§ AIM OF THE TASK
Down to the last line, restate the records below word for word, dropping every image.

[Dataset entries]
=== Begin Enclosure ===
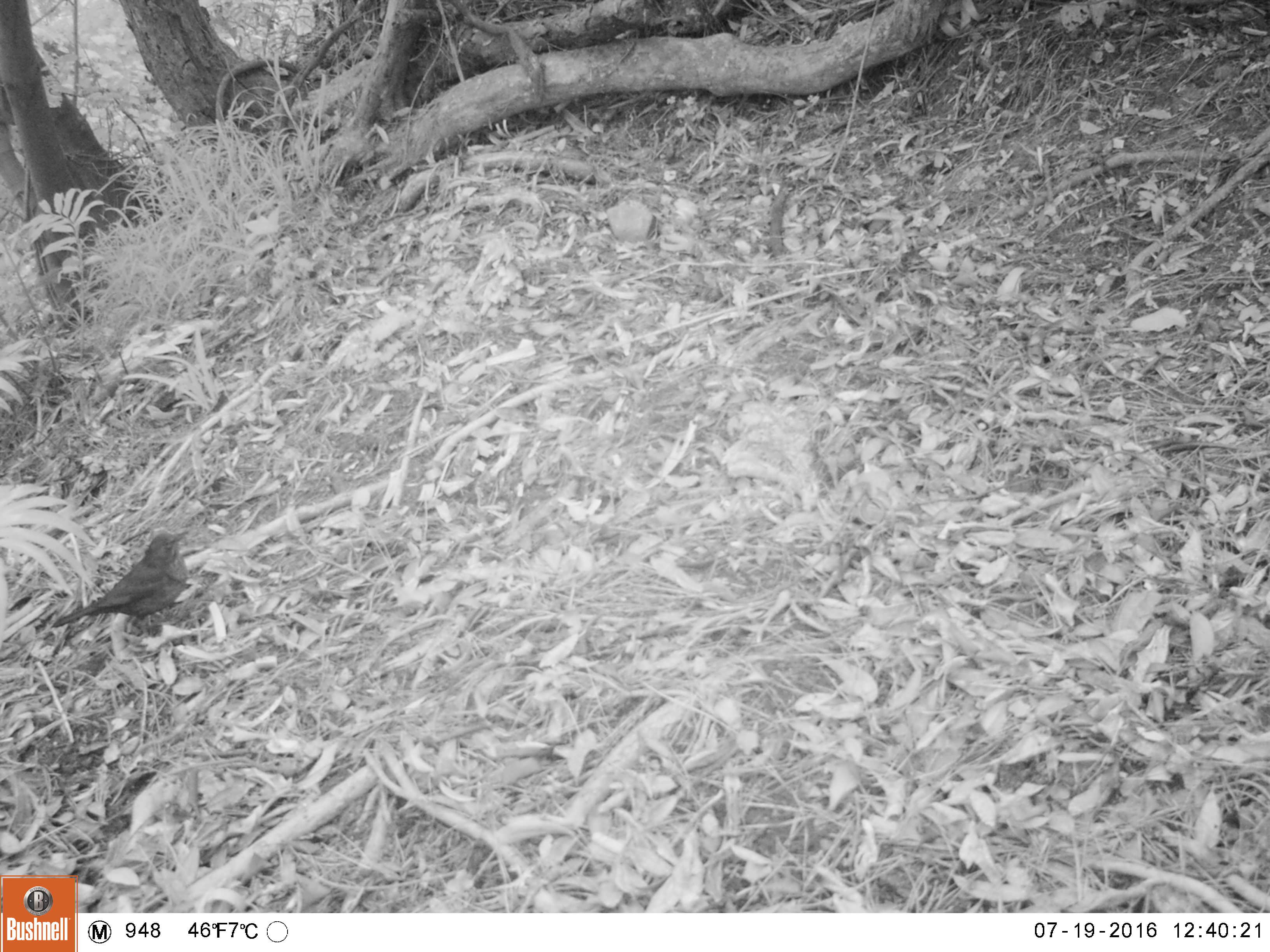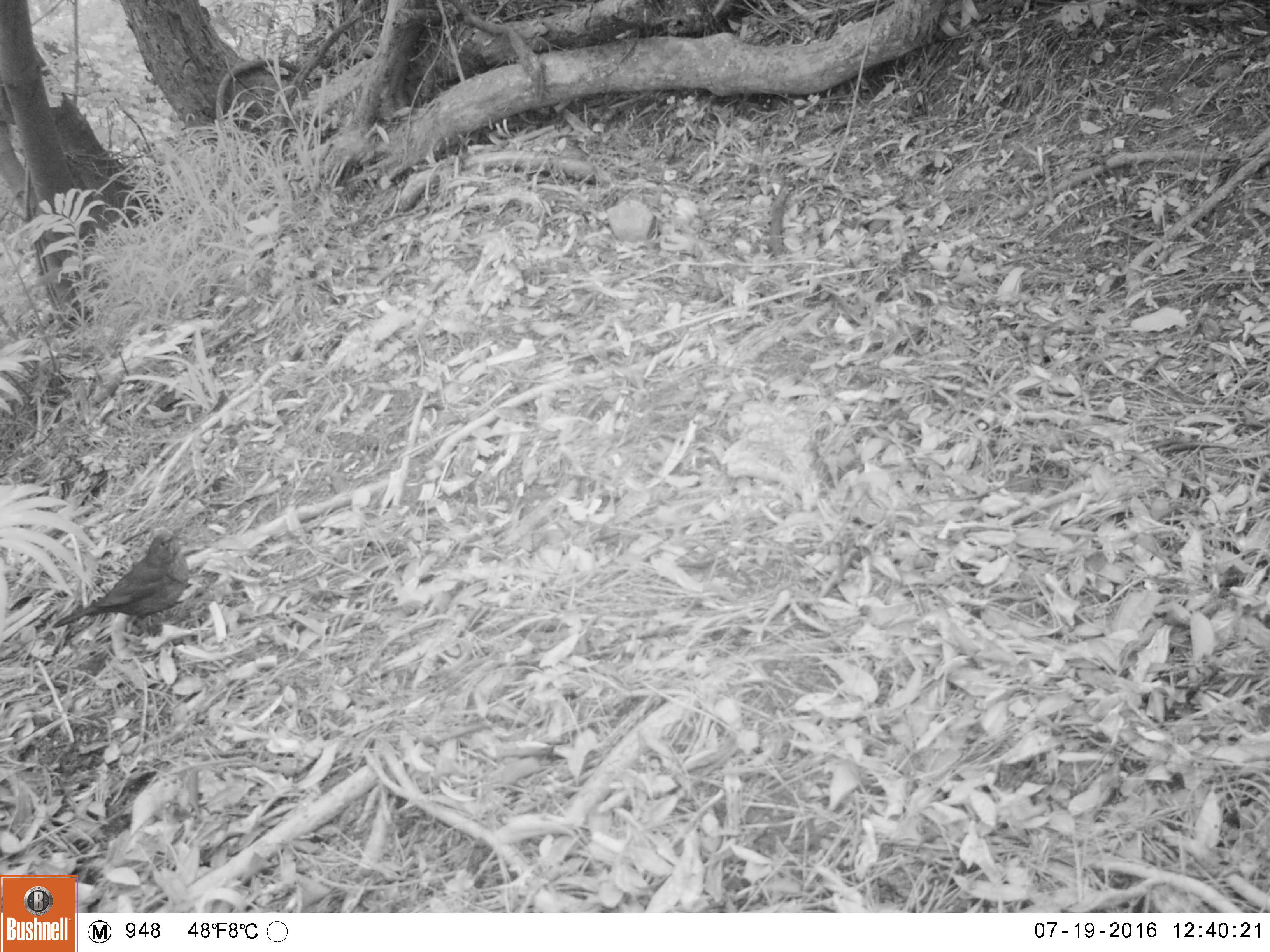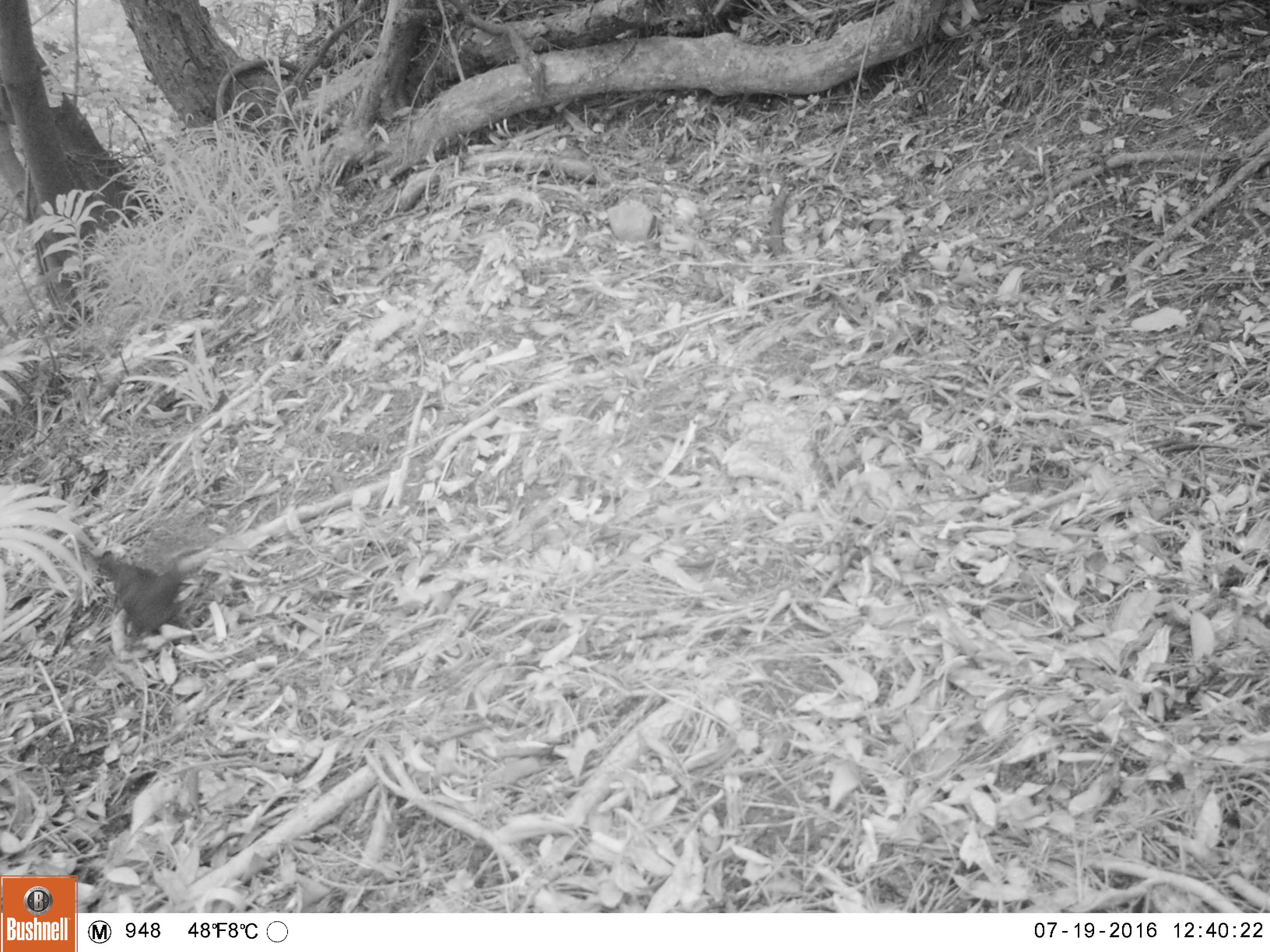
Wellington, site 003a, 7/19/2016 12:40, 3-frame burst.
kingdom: Animalia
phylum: Chordata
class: Aves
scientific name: Aves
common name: bird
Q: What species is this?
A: Bird (Aves).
=== End Enclosure ===
§ RESPONSE BELOW
Wellington, site 003a, 7/19/2016 12:40, 3-frame burst.
kingdom: Animalia
phylum: Chordata
class: Aves
scientific name: Aves
common name: bird
Q: What species is this?
A: Bird (Aves).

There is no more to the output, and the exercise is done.